Extract to read:
== == ==
Sunday, November 15, 2009

How would you feel about your child calling you by first name?

I call my father Eric because that's all he is to me. My grandparents and his woman don't approve. How would you parents feel about that?

How would you feel about your child calling you by first name?
my kids call me by my name when they're trying to get my attention. it doesn't bother me. it's my name. mom is a title. however, some mothers may take offense to not being called "mom" because they claim it's disrespectful. to each their own. if your father isn't bothered by it, then the others need to stay out of it.
Reply:My daughter is 6 and I am fine with her occasionally calling me by my first name. If she tried to do it on a regular basis at this age - I would tell her that she needs to call me Mom so that people will know that we are a family. If she tries calling me by my first name when she is grown - I will be disappointed but not make too big a deal out of it.





Her dad isn't very involved. She calls him Donald about a third of the time. It makes him mad, but I don't think he has totally earned the "dad" title. I will remind her that he likes to be called Daddy, but I would never punish her for calling him by his first name.
== == ==
[Saved data entries]
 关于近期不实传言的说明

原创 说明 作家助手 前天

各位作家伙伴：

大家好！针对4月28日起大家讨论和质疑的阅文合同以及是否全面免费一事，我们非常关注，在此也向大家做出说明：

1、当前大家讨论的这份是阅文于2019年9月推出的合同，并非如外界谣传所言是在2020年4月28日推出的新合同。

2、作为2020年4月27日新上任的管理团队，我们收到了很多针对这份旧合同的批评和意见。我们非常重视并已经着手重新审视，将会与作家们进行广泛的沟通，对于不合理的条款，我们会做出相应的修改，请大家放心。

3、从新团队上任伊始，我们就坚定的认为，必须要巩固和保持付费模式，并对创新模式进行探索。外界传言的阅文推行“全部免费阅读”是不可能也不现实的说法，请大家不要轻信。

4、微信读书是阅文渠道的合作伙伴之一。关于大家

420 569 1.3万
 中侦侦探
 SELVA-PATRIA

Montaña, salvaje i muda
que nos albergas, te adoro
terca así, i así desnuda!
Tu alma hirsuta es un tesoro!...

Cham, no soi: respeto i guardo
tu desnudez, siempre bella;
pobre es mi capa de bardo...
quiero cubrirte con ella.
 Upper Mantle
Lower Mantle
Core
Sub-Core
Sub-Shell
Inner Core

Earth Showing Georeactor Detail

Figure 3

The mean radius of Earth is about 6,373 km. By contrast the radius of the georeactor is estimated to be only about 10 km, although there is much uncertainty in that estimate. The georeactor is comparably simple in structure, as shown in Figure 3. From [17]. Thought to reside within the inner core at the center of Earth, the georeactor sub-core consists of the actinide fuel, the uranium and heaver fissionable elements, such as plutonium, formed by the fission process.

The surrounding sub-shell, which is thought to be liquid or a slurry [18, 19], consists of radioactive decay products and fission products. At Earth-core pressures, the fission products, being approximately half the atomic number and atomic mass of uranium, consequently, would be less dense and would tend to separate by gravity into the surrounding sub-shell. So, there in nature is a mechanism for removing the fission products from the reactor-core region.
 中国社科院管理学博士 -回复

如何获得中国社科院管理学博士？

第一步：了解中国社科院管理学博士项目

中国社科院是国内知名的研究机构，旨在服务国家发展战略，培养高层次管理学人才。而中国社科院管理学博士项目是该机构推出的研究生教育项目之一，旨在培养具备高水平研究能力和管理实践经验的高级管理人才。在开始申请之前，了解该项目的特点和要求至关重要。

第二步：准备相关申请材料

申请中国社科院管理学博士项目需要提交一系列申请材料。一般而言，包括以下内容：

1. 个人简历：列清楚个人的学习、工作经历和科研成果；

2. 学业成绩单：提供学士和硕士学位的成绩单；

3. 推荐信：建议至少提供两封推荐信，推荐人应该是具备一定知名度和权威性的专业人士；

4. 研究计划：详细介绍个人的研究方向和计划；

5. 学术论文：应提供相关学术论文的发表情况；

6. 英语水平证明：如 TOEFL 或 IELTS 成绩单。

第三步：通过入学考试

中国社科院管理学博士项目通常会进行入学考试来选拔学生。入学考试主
== == ==
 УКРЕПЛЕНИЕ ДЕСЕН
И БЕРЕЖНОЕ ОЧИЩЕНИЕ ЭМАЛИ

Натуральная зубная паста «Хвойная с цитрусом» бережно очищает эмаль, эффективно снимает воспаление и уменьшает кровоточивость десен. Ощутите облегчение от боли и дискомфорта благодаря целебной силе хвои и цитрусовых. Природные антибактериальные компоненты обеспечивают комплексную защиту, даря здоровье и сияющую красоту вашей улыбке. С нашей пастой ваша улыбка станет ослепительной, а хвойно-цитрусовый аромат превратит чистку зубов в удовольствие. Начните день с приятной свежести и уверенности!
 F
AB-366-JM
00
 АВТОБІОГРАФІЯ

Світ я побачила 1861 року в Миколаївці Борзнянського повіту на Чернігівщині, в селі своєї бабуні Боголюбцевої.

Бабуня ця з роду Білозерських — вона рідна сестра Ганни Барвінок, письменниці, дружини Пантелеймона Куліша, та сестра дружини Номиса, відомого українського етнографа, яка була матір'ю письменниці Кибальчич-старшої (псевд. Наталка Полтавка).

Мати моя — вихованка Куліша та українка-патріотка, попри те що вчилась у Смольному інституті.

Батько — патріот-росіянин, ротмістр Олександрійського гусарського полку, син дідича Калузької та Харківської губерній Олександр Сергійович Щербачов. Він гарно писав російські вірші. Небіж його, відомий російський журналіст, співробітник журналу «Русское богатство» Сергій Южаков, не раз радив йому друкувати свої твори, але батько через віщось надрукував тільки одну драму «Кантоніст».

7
== == ==
Required tasks:
[1] Edit the discussion about children calling a parent by first name: give the passage between "I call my father" and "deal out of it.", inclusive, again, with "daughter" replaced by "child".
[2] Pick up the discussion about children calling a parent by first name and continue it from its last sentence.

Answers to each task:
[1]
I call my father Eric because that's all he is to me. My grandparents and his woman don't approve. How would you parents feel about that?

How would you feel about your child calling you by first name?
my kids call me by my name when they're trying to get my attention. it doesn't bother me. it's my name. mom is a title. however, some mothers may take offense to not being called "mom" because they claim it's disrespectful. to each their own. if your father isn't bothered by it, then the others need to stay out of it.
Reply:My child is 6 and I am fine with her occasionally calling me by my first name. If she tried to do it on a regular basis at this age - I would tell her that she needs to call me Mom so that people will know that we are a family. If she tries calling me by my first name when she is grown - I will be disappointed but not make too big a deal out of it.

[2]
When done in the right tone of voice, I think that calling parents "mom" and "dad" shows that you are a part of the family. It is a good thing :) Calling them by their first names makes them look more like acquaintances or friends. That's sad because you should be closer to your parents than that. But hey - if they don't take care of you and stuff like a parent should, it's not your fault that they didn't earn the mom and dad titles.





I will just continue trying to be a good mom so that I can deserve to be called mom :)





By the way, my dad was never there for me. But I wanted a father so badly! I refer to him as "dad" half the time and as "Robert" the other half of the time, depending on who I talk to. When talking to my mom's family - I have an uncle named Robert, so I call my father "My dad, Robert" or "The Robert that was my dad".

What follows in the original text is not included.